Records from a collection:
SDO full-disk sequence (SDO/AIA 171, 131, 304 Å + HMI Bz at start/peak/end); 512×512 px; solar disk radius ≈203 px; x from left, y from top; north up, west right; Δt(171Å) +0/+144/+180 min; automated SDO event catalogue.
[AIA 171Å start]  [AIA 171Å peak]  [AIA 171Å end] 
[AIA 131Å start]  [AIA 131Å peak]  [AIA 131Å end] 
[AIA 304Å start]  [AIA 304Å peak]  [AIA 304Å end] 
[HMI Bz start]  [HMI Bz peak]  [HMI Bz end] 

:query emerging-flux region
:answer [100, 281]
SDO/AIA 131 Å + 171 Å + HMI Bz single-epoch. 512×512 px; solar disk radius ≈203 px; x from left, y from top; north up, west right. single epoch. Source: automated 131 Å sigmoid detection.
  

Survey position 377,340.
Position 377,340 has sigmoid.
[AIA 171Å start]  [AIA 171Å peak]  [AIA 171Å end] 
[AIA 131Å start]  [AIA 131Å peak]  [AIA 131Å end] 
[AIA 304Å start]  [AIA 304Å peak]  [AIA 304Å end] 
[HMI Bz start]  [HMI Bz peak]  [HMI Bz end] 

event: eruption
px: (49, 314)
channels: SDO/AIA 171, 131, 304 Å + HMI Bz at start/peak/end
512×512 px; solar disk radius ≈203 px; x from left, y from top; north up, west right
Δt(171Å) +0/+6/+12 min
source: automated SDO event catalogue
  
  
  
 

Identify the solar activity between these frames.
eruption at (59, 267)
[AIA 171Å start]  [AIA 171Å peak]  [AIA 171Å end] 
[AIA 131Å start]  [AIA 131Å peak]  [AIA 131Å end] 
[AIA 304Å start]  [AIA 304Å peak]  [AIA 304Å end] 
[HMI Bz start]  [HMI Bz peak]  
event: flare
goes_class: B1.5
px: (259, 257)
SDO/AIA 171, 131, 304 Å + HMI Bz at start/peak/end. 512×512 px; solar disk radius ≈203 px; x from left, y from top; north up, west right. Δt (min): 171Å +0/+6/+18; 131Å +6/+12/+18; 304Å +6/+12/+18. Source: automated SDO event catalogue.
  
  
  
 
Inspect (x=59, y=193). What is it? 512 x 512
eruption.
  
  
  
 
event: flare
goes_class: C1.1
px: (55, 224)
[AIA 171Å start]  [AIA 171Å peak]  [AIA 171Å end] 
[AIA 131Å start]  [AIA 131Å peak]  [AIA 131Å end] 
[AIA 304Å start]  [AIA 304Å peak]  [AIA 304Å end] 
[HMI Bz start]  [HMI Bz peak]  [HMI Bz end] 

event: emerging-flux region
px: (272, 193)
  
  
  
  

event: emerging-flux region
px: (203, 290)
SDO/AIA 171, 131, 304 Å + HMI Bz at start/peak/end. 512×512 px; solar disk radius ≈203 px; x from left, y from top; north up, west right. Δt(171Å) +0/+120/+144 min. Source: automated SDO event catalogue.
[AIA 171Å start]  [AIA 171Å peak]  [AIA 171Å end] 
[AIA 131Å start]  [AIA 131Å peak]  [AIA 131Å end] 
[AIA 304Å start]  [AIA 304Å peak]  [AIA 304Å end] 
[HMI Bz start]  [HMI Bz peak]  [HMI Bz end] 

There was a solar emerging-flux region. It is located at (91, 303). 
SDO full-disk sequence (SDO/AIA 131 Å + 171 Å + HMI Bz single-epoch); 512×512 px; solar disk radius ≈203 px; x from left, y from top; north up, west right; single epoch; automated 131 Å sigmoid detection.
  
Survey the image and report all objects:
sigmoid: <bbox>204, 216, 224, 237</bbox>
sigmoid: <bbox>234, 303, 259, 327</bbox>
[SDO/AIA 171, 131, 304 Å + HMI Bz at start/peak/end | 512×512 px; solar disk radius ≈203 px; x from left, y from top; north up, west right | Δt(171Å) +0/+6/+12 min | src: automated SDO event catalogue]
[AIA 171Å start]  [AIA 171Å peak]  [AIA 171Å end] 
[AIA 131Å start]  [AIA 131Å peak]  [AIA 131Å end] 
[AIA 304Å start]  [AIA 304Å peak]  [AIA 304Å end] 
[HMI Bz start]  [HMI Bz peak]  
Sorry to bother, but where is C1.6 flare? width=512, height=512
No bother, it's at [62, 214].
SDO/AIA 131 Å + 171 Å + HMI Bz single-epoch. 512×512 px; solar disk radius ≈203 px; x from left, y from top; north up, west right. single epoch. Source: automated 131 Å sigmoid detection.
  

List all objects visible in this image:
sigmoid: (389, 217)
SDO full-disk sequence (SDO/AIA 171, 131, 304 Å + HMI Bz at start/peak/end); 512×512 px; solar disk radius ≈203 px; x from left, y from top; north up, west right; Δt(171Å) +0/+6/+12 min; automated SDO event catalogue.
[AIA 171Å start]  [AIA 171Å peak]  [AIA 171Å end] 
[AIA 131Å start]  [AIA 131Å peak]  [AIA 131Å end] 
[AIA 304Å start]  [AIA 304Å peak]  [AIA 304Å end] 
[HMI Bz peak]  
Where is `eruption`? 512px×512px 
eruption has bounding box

What you are asked to do:
Retype the first line of the entries and every line after it, please, through the line that contains "px: (203, 290)". Add nothing.

Completed exercise:
SDO full-disk sequence (SDO/AIA 171, 131, 304 Å + HMI Bz at start/peak/end); 512×512 px; solar disk radius ≈203 px; x from left, y from top; north up, west right; Δt(171Å) +0/+144/+180 min; automated SDO event catalogue.
[AIA 171Å start]  [AIA 171Å peak]  [AIA 171Å end] 
[AIA 131Å start]  [AIA 131Å peak]  [AIA 131Å end] 
[AIA 304Å start]  [AIA 304Å peak]  [AIA 304Å end] 
[HMI Bz start]  [HMI Bz peak]  [HMI Bz end] 

:query emerging-flux region
:answer [100, 281]
SDO/AIA 131 Å + 171 Å + HMI Bz single-epoch. 512×512 px; solar disk radius ≈203 px; x from left, y from top; north up, west right. single epoch. Source: automated 131 Å sigmoid detection.
  

Survey position 377,340.
Position 377,340 has sigmoid.
[AIA 171Å start]  [AIA 171Å peak]  [AIA 171Å end] 
[AIA 131Å start]  [AIA 131Å peak]  [AIA 131Å end] 
[AIA 304Å start]  [AIA 304Å peak]  [AIA 304Å end] 
[HMI Bz start]  [HMI Bz peak]  [HMI Bz end] 

event: eruption
px: (49, 314)
channels: SDO/AIA 171, 131, 304 Å + HMI Bz at start/peak/end
512×512 px; solar disk radius ≈203 px; x from left, y from top; north up, west right
Δt(171Å) +0/+6/+12 min
source: automated SDO event catalogue
  
  
  
 

Identify the solar activity between these frames.
eruption at (59, 267)
[AIA 171Å start]  [AIA 171Å peak]  [AIA 171Å end] 
[AIA 131Å start]  [AIA 131Å peak]  [AIA 131Å end] 
[AIA 304Å start]  [AIA 304Å peak]  [AIA 304Å end] 
[HMI Bz start]  [HMI Bz peak]  
event: flare
goes_class: B1.5
px: (259, 257)
SDO/AIA 171, 131, 304 Å + HMI Bz at start/peak/end. 512×512 px; solar disk radius ≈203 px; x from left, y from top; north up, west right. Δt (min): 171Å +0/+6/+18; 131Å +6/+12/+18; 304Å +6/+12/+18. Source: automated SDO event catalogue.
  
  
  
 
Inspect (x=59, y=193). What is it? 512 x 512
eruption.
  
  
  
 
event: flare
goes_class: C1.1
px: (55, 224)
[AIA 171Å start]  [AIA 171Å peak]  [AIA 171Å end] 
[AIA 131Å start]  [AIA 131Å peak]  [AIA 131Å end] 
[AIA 304Å start]  [AIA 304Å peak]  [AIA 304Å end] 
[HMI Bz start]  [HMI Bz peak]  [HMI Bz end] 

event: emerging-flux region
px: (272, 193)
  
  
  
  

event: emerging-flux region
px: (203, 290)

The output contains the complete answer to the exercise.